→ Your objective:
Reproduce the following text on a new economic policy consensus for Pakistan word for word, in its entirety.

→ Text:
* * *
SOME positive news about the economy is finally visible on the horizon. If official numbers are to be believed, Pakistan will end the current fiscal year with a GDP growth of almost four per cent. Economic policymakers deserve a pat on the back for bringing about a modicum of economic growth despite the severe global economic downturn in the wake of the Covid-19 pandemic. Still, the pandemic has transformed economic thinking all over the world in fundamental ways. In order to capitalise on these positive economic numbers and to address Pakistan-specific economic challenges, the time has come to develop a new consensus — the Islamabad Consensus, if you will — on economic policy recommendations in Pakistan.
The old consensus on economic policy, or the Washington Consensus, focused on reducing state involvement in economic decision-making, especially for the countries of the global South. The World Bank and the IMF, institutions that enforced this consensus throughout the developing world, saw fiscal policy as the problem, while qualifying monetary policy as the only legitimate policy tool for economic management. Central bank independence was an extension of this thinking as an autonomous central bank was thought to effectively stop a state from injecting a fiscal stimulus. For this reason, starting from the 1990s, there was a general movement towards monetary policy tools and greater central bank autonomy all over the world. The global economic downturn due to the Covid-19 pandemic, however, has shattered the Washington Consensus.
Covid-19 has demolished the old consensus.
As all countries face the biggest global economic downturn since the Great Depression, fiscal policy is back with a bang. Recently, Jerome Powell, chair of the Federal Reserve, spoke about the efficacy of using both monetary and fiscal measures for economic management. Andrew Bailey, governor of the Bank of England, called for a “very close and sensible coordination” between monetary and fiscal policies. Even Kristalina Georgieva, the head of the IMF and the veritable gatekeeper of the Washington Consensus, has called for more fiscal action. Globally, more than $16 trillion have been injected from the fiscal side to shore up economies.
* * *
→ Data section:
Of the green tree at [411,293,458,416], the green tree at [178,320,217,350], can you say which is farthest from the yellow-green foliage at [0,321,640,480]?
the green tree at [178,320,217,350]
* * *
→ Finished exercise:
SOME positive news about the economy is finally visible on the horizon. If official numbers are to be believed, Pakistan will end the current fiscal year with a GDP growth of almost four per cent. Economic policymakers deserve a pat on the back for bringing about a modicum of economic growth despite the severe global economic downturn in the wake of the Covid-19 pandemic. Still, the pandemic has transformed economic thinking all over the world in fundamental ways. In order to capitalise on these positive economic numbers and to address Pakistan-specific economic challenges, the time has come to develop a new consensus — the Islamabad Consensus, if you will — on economic policy recommendations in Pakistan.
The old consensus on economic policy, or the Washington Consensus, focused on reducing state involvement in economic decision-making, especially for the countries of the global South. The World Bank and the IMF, institutions that enforced this consensus throughout the developing world, saw fiscal policy as the problem, while qualifying monetary policy as the only legitimate policy tool for economic management. Central bank independence was an extension of this thinking as an autonomous central bank was thought to effectively stop a state from injecting a fiscal stimulus. For this reason, starting from the 1990s, there was a general movement towards monetary policy tools and greater central bank autonomy all over the world. The global economic downturn due to the Covid-19 pandemic, however, has shattered the Washington Consensus.
Covid-19 has demolished the old consensus.
As all countries face the biggest global economic downturn since the Great Depression, fiscal policy is back with a bang. Recently, Jerome Powell, chair of the Federal Reserve, spoke about the efficacy of using both monetary and fiscal measures for economic management. Andrew Bailey, governor of the Bank of England, called for a “very close and sensible coordination” between monetary and fiscal policies. Even Kristalina Georgieva, the head of the IMF and the veritable gatekeeper of the Washington Consensus, has called for more fiscal action. Globally, more than $16 trillion have been injected from the fiscal side to shore up economies.